**Passage given:**
# "Throw live chickens at your dog"



## Stosh (Jun 26, 2010)

Karma's "Spank your dog with a dead chicken" thread reminded me of something I was told recently. Stosh and I are taking herding lessons and the trainer and I were talking about dogs that just aren't interested in herding and she said an old timer told her the best way is to throw live chickens in at the dog, preferably in the face, and the dog will naturally try to get the chickens away from him and learn the herding concept. He told her, "You go through a lot of chickens but eventually it works." Maybe that guy took those dead chickens and spanked chicken eaters with them.


----------



## CassandGunnar (Jan 3, 2011)

OK, by that logic, I should have been able to throw dirty clothing at my teenage daughter and it would get her to do laundry and pick up her room.

HMMMMM.............should haved tried that.

:rofl:


----------



## Lin (Jul 3, 2007)

CassandGunnar said:


> OK, by that logic, I should have been able to throw dirty clothing at my teenage daughter and it would get her to do laundry and pick up her room.
> 
> HMMMMM.............should haved tried that.

**Exercise tasks:**
A. In the thread, what kind of lessons are Stosh and the poster taking?
B. Retype a stretch of the rows. Begin at the line that contains "this 350×262 image." and stop after the line that contains "damaged bumper [262, 121, 324, 176]".
The thread and the rows have no connection to each other.

**Extracted data:**

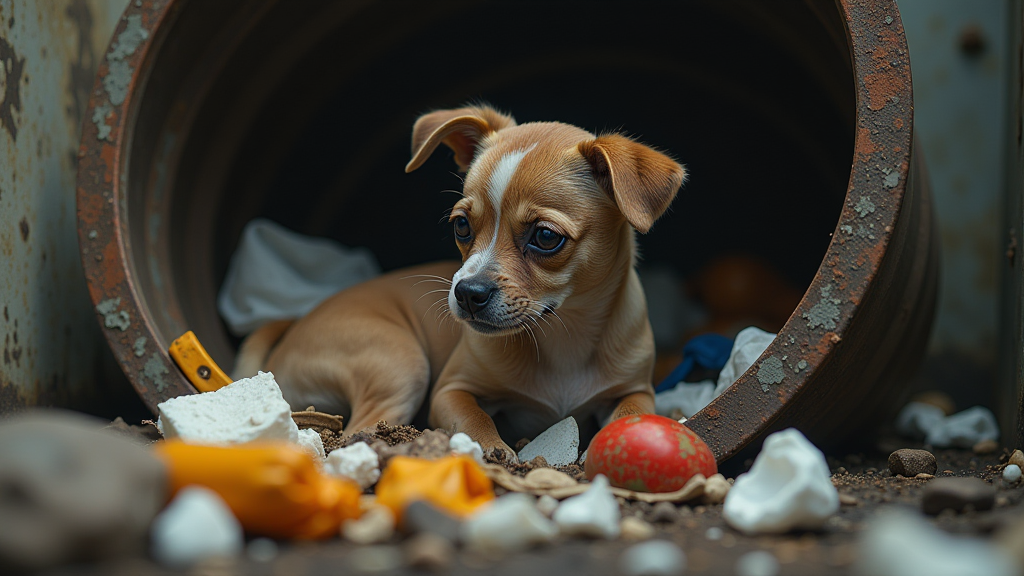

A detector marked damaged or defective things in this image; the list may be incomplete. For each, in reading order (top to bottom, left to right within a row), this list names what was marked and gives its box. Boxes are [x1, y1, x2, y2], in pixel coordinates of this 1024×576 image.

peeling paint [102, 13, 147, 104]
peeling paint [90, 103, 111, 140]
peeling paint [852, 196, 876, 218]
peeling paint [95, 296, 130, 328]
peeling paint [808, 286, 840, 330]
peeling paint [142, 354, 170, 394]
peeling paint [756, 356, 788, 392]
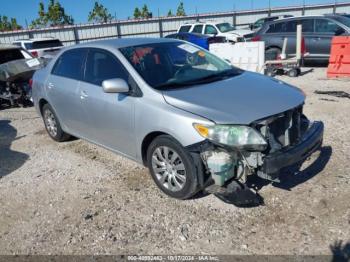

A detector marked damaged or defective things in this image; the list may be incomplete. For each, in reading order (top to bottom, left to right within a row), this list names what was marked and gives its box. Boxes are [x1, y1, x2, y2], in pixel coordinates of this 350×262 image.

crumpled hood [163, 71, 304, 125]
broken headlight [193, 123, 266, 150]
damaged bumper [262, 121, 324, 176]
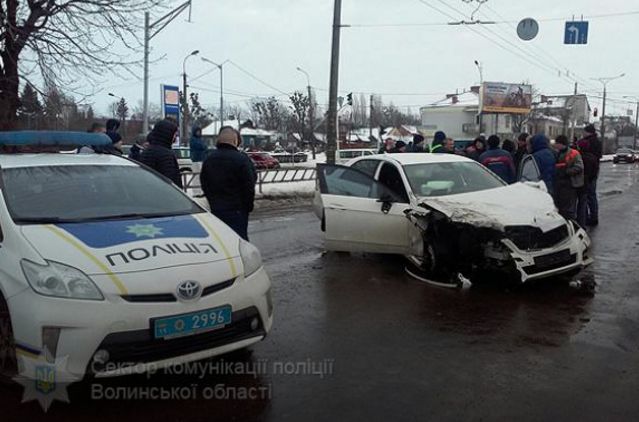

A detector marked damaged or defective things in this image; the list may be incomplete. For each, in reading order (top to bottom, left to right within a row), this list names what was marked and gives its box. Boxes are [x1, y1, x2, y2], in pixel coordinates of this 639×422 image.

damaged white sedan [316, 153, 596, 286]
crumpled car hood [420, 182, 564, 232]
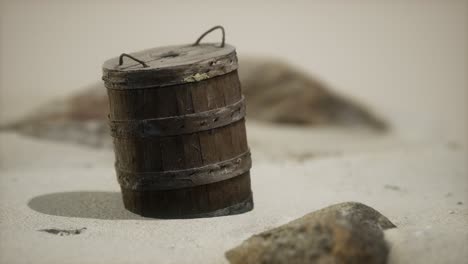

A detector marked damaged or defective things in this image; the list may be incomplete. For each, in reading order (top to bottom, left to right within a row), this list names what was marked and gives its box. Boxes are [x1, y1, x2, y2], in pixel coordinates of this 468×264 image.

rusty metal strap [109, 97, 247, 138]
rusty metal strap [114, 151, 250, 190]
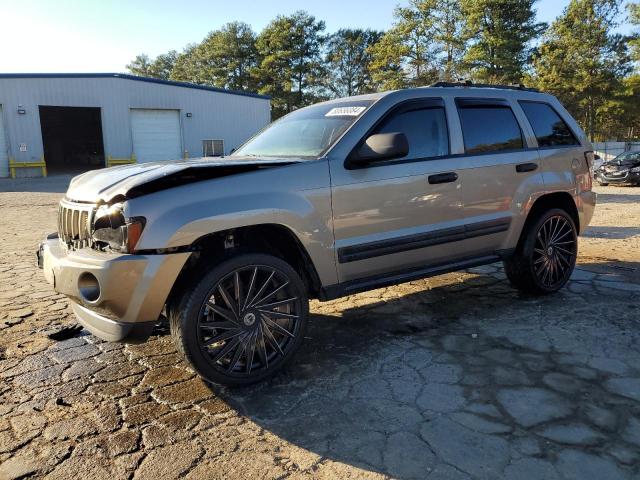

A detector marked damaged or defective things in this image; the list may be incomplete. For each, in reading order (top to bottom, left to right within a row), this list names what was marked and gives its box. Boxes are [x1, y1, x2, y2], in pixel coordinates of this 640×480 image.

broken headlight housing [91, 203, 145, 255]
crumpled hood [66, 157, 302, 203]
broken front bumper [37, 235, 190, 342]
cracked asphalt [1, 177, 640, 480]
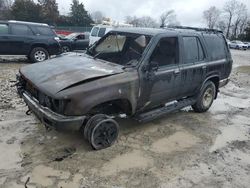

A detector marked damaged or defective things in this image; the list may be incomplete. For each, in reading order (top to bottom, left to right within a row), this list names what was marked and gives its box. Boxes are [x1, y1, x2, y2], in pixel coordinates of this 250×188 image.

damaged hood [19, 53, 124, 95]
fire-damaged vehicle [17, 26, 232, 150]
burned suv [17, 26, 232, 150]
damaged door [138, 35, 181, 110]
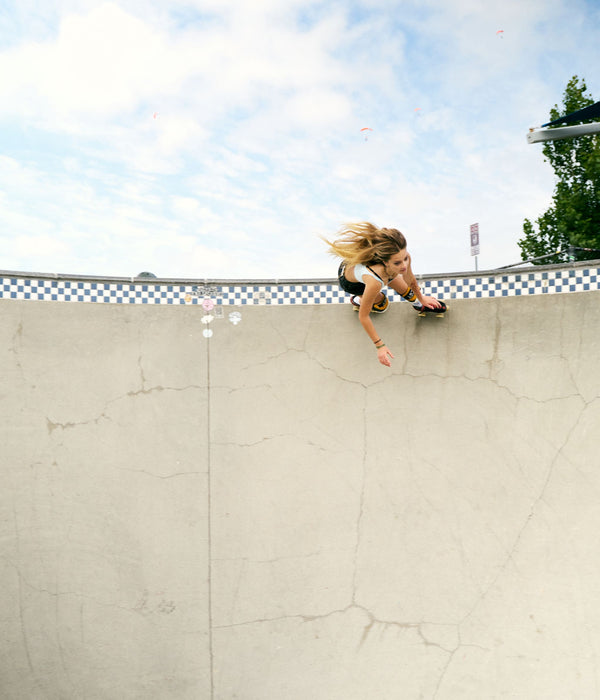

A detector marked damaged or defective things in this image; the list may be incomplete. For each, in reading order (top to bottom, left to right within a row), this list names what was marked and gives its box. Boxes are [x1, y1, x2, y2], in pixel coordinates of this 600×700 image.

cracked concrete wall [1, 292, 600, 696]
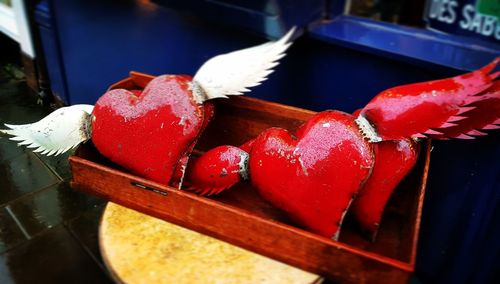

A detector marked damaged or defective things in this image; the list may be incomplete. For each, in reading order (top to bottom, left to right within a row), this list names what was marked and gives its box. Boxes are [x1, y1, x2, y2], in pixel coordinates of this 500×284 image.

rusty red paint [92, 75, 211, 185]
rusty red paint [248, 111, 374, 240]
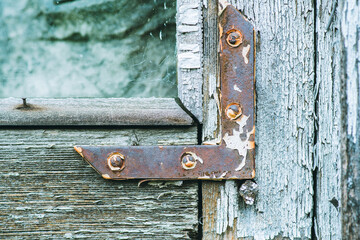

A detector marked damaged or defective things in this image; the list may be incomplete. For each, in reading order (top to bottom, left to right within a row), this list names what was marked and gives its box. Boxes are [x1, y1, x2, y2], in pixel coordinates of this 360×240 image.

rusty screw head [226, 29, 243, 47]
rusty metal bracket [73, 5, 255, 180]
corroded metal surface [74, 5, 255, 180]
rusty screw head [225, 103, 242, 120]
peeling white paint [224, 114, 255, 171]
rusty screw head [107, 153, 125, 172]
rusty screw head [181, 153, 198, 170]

**Results of the exercise:**
A. Herding lessons.

B.
A detector marked damaged or defective things in this image; the list may be incomplete. For each, in reading order (top to bottom, left to right within a row), this list names what was marked and gives its box. Boxes are [x1, y1, x2, y2], in pixel coordinates of this 350×262 image.

crumpled hood [163, 71, 304, 125]
broken headlight [193, 123, 266, 150]
damaged bumper [262, 121, 324, 176]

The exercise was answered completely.